In paperboard containers, a flat paperboard blank is folded over on itself to form a container that is square or rectangular in cross-section. The side ends of the container are sealed together to form the final structure. The paperboard is coated on its exterior and interior surfaces with a heat-sealable material that will bond to form the container. Typically, this heat sealable material is a low density polyethylene (LDPE) or other material having a melting point low enough to seal without damaging the paperboard.
There can be additional layers of material on the product side of the paperboard, between the paperboard and the interior sealing layer. One of these layers is usually a gas barrier layer. The gas barrier layer is either laminated, extruded, or co-extruded onto the paperboard to provide a board with gas barrier properties. Extrusion or co-extrusion is a faster, lower cost process than lamination.
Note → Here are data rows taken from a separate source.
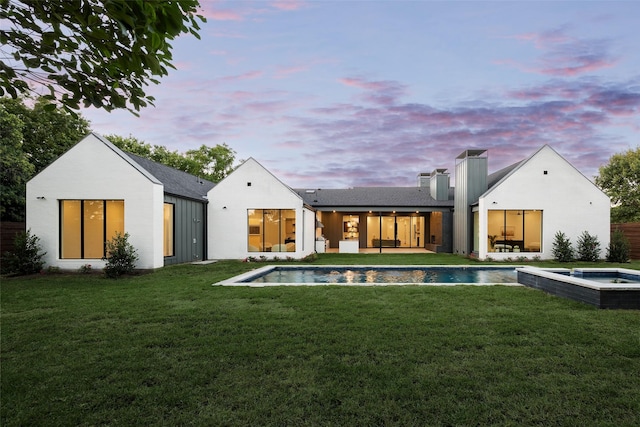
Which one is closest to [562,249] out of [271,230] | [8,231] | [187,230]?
[271,230]

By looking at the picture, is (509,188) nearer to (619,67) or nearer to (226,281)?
(619,67)

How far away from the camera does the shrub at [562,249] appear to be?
1524cm

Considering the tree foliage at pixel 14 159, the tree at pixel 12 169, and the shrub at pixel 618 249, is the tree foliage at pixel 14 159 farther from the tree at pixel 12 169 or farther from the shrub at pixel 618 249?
the shrub at pixel 618 249

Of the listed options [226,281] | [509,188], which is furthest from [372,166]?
[226,281]

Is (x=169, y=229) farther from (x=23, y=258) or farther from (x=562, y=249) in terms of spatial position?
(x=562, y=249)

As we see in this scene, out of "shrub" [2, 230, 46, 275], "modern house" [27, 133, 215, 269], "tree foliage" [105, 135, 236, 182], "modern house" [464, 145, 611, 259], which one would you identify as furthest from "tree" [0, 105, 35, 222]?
"modern house" [464, 145, 611, 259]

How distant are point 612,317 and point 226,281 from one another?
8.18 m

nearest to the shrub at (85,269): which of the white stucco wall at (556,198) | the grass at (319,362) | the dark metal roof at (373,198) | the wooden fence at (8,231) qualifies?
the wooden fence at (8,231)

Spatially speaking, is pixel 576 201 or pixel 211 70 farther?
pixel 576 201

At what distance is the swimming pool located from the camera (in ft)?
33.8

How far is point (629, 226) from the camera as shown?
1641 centimetres

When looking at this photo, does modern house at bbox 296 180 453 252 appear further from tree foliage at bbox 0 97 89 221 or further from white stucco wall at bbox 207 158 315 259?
tree foliage at bbox 0 97 89 221

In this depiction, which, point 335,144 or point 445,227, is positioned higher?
point 335,144

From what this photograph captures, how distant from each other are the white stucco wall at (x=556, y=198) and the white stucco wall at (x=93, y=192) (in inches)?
565
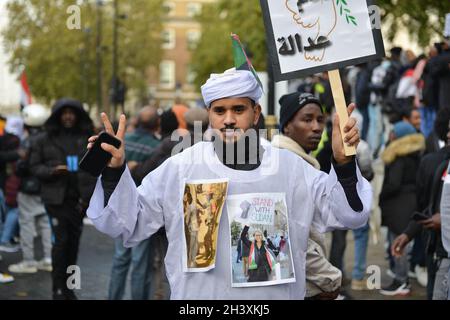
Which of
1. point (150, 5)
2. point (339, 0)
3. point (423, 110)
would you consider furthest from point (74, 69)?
point (339, 0)

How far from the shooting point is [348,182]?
416cm

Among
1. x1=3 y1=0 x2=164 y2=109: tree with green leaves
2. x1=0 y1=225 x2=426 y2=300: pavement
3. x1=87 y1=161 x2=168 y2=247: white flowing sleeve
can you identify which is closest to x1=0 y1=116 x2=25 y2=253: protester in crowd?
x1=0 y1=225 x2=426 y2=300: pavement

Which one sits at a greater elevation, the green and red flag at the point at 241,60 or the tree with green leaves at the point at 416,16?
the tree with green leaves at the point at 416,16

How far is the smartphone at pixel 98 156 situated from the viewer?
4.11 meters

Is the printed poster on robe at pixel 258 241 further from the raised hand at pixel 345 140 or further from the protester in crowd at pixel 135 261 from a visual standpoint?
the protester in crowd at pixel 135 261

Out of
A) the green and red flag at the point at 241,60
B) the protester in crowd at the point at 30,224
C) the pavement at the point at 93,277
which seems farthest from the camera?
the protester in crowd at the point at 30,224

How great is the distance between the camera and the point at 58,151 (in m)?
9.84

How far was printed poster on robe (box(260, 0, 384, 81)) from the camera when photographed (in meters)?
4.50

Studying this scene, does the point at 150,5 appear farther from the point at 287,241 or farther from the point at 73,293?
the point at 287,241

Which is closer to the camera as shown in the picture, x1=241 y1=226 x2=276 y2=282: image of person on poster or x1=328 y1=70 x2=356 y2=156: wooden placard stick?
x1=328 y1=70 x2=356 y2=156: wooden placard stick

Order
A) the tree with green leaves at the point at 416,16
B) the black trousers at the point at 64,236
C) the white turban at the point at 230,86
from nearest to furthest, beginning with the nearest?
the white turban at the point at 230,86, the black trousers at the point at 64,236, the tree with green leaves at the point at 416,16

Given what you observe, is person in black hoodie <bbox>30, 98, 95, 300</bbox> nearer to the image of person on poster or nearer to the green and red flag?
the green and red flag

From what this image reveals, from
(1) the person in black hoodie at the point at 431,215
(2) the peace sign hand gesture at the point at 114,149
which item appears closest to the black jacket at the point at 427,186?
(1) the person in black hoodie at the point at 431,215

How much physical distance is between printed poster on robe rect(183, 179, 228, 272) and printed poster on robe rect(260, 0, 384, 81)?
0.69 m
The cost of a laminate film and associated handling is also avoided with co-extrusion.
The need for a gas barrier in paperboard packages is well known and there have been many solutions to reduce gas transfer through the paperboard assembly. The amount and rate of gas transfer will depend on the type of barrier layer or layers that is used.
Particularly, the need for an oxygen barrier is well known. Oxygen contacting the product reduces the shelf life of the product. The amount and rate of oxygen transfer will depend on the type of barrier layer or layers that is used. The oxygen barrier layer is laminated, extruded or co-extruded onto the paperboard to provide a paperboard assembly with oxygen barrier properties. Oxygen is the gas for which barriers are tested but the barriers are useful for other gases so the barriers are commonly termed “gas barriers.”
There are other factors than oxygen permeability that enter into the choice of a barrier material. Cost is a factor, both in the type and cost of the barrier material being used and also in the amount required to obtain the necessary barrier properties. The number of layers or laminations of material are a factor in the cost.
The most effective, and most costly, oxygen barrier has been an aluminum foil barrier. Food, such as chips, has been placed in foil or plastic pouches. Aluminum foil has also been used in juice containers. Plastic materials, such as nylon, have also been used as barrier materials. Many other materials have been proposed and used in order to reduce the cost of the barrier material. Each of these materials has attributes and shortcomings. Usually, a number of layers of different materials are provided, with each layer having a special function. These functions might be the ease of attachment, a barrier for certain gases, a barrier for certain chemicals in the contained liquid, the ability to adhere two layers together, and the ability to seal the container. Each of these layers adds cost to the container, both in material cost and production cost.
An effective oxygen barrier will have an oxygen transfer rate (OTR) of 40 or less cubic centimeters of oxygen per square meter per day (cc/m.sup.2/day) at standard temperature and pressure (STP) and 50% relative humidity (% RH). Water soluble or water dispersible oxygen barrier materials such as polyvinyl alcohol require large quantities of material per square meter to be effective. This is usually more material than can be applied in a coating application such as a size press without manufacturing difficulty.
A paperboard packaging material minimizing oxygen permeability is desired.